Crude oil futures fell 2.1% to near $98 a barrel Thursday, posting the biggest decline in three weeks on continued worries about Europe's sovereign debt.
Prices had posted early gains, approaching $102 a barrel, after a larger-than-expected drop in new claims for U.S. jobless benefits. The Labor Department said benefits filings in the week ended Dec. 3 fell by 23,000 and were at the lowest level in nine months. Economists had expected a 7,000 decline in the week.
But the weight of concerns, as European leaders begin a two-day summit meeting, hit equities price and crude tumbled. Oil, like all global markets, has been gripped by concerns in recent months that the crisis in European could trigger a global economic slowdown.
Those concerns were especially evident in the heating oil futures market Thursday, traders said, as prices fell to their lowest level since Nov. 25 on fears of a potential slowdown in U.S. exports of related diesel fuel. Latest U.S. government data show that 42% of record-high exports of distillate fuel (diesel/heating oil) in September were bound for Europe.
Light, sweet crude oil for January delivery on the New York Mercantile Exchange settled 2.1%, or $2.15 a barrel, to $98.34 a barrel. The price is the lowest since Nov. 28 and the decline was the biggest since Nov. 17. ICE North Sea Brent crude oil for January settled $1.42 a barrel, or 1.3%, lower at $108.11 a barrel. That's the lowest price since Nov. 25.
"The situation in Europe swings between optimism and pessimism every single day," said Tom Bentz, director at BNP Paribas Prime Brokerage in New York. "Lately, the market has built in a lot of optimism and I'm afraid of a letdown."
The oil price weakness comes as U.S inventories of crude oil, gasoline and heating oil all showed larger-than-expected increases last week, according to a report Wednesday by the Energy Information Administration.
The rise in crude oil stocks pushed inventories above the five-year average level by 4.5 million barrels. Just two weeks ago, stocks were 3.6 million barrels below that mark. But because of rising refiner processing, crude stocks now cover just 22 days of refiner demand, the lowest level in three years and slightly less than the five-year average. In the key Gulf Coast refining region, crude stocks cover 21 days of refiner demand, the lowest level in four years, EIA data show.

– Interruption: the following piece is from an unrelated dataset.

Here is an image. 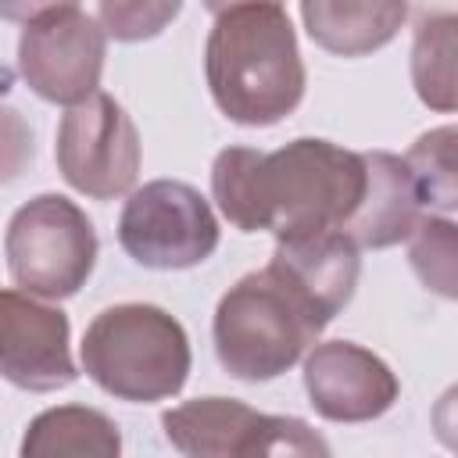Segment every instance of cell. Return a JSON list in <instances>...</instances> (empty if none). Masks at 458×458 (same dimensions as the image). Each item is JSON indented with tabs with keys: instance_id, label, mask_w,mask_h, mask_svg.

Higher refinery operations pushed distillate output to a record high above 5 million barrels a day. U.S. demand for the fuel was up 7% from a year ago, while exports were up 21.7% from a year ago, according to most recent monthly data, for September. Distillate exports to Europe in September averaged 390,000 barrels a day, or 42% or record exports of 931,000 barrels a day in the month, EIA data show. U.S. distillate stocks are 2.5% below the five-year average for this time of year, but that's the slimmest gap since October.
"Europe is more of a distillate economy and Europe is a large buyer of our exports," said Andy Lipow, president of Houston-based Lipow and Associates. A slowdown in Europe would cut demand for those exports, he said.
The EIA also showed gasoline demand fell to a 10-year low for the week. Inventories hit a two-month high of 215 million barrels and were 4% above the 5-year average. That level of supply would cover 25 days of current demand, the highest level for the week since 1999.
Nymex heating oil for January delivery settled 5.26 cents, or 1.8%, lower at $2.9298 a gallon. That's the lowest price since Nov. 25 and the drop was the biggest in a week.
Reformulated gasoline blendstock futures for January settled 2.03 cents lower at $2.566 a gallon, a one-week low.